**What you have to do:**
Can you give every line of the records below as a numbered list, with blank lines and pictures left out?
━━━━━━━━
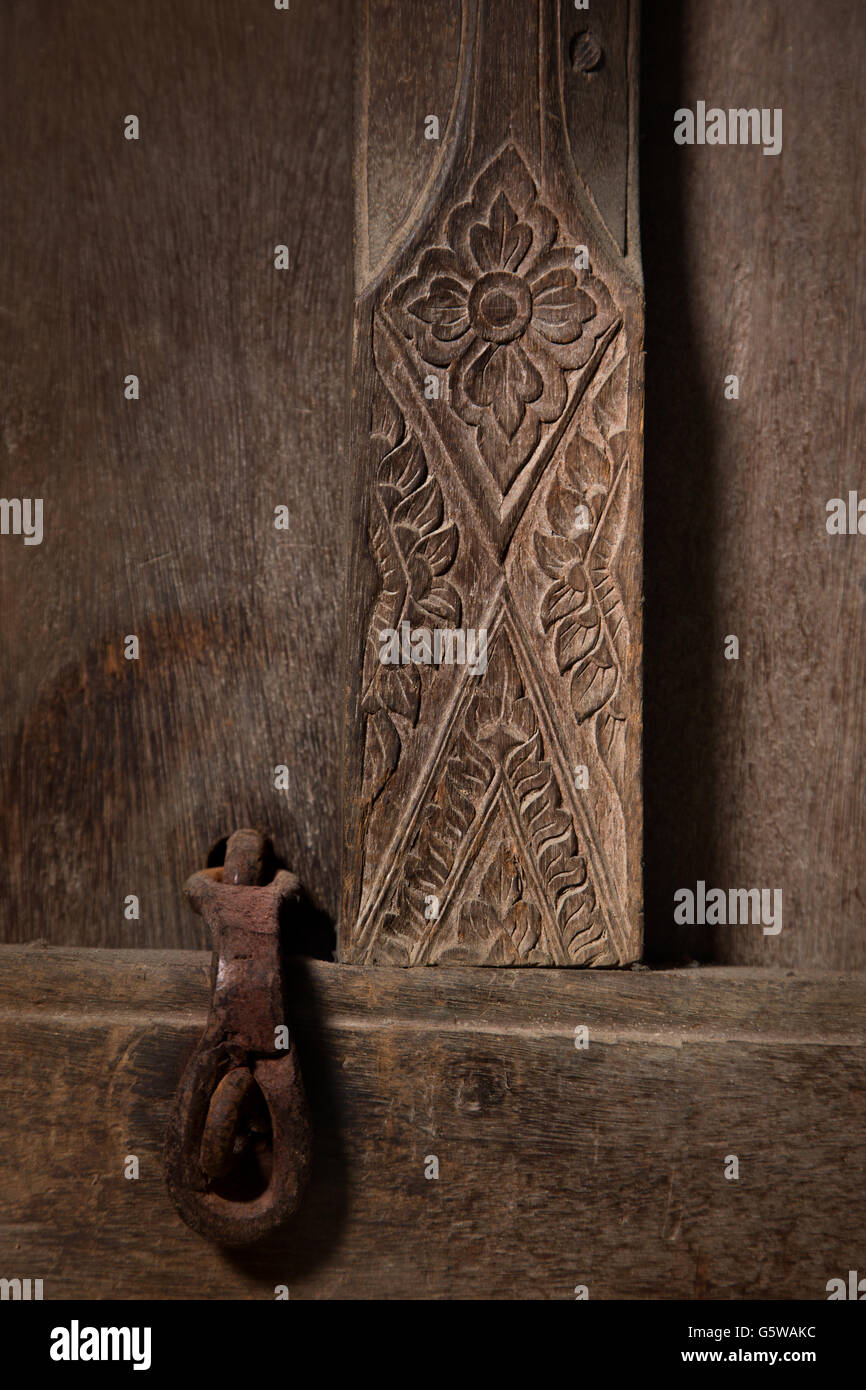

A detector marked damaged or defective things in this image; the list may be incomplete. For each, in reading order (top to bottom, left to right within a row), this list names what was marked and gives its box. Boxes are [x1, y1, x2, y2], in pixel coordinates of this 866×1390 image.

rusty metal latch [165, 828, 311, 1245]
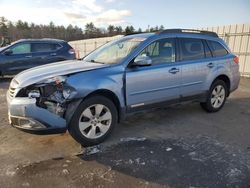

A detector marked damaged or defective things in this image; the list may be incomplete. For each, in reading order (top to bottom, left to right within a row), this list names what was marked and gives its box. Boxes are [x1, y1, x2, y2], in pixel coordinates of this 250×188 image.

damaged hood edge [12, 59, 108, 88]
damaged front bumper [6, 95, 67, 134]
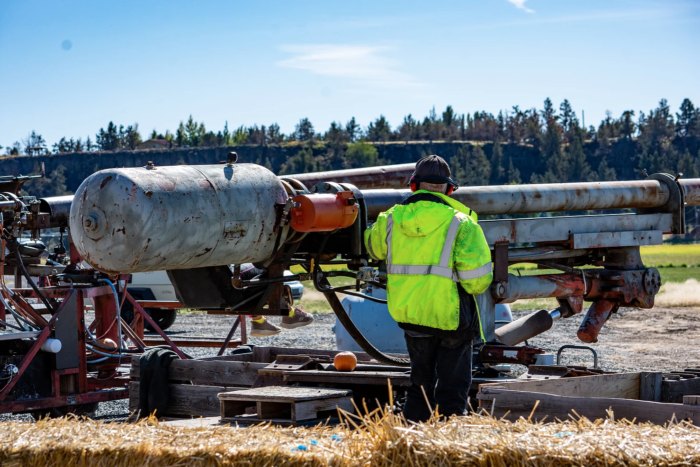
━━━━━━━━
**Written solution:**
1. A detector marked damaged or defective things in this image; the list may be incomplete. For each, in reading order (top to bottom, left to right within a row), this list names what was marked and gives its box. Boxes are [x1, y1, x2, y2], in pixel coordinates of this 866×1390 image.
2. rusty metal latch [165, 828, 311, 1245]
3. A detector marked damaged or defective things in this image; the list may be incomplete. For each, in reading order (top to bottom, left to right within a row), this list names what was marked and gives its box. Boxes are [x1, y1, x2, y2], in pixel coordinates of this 250×188 image.
4. damaged hood edge [12, 59, 108, 88]
5. damaged front bumper [6, 95, 67, 134]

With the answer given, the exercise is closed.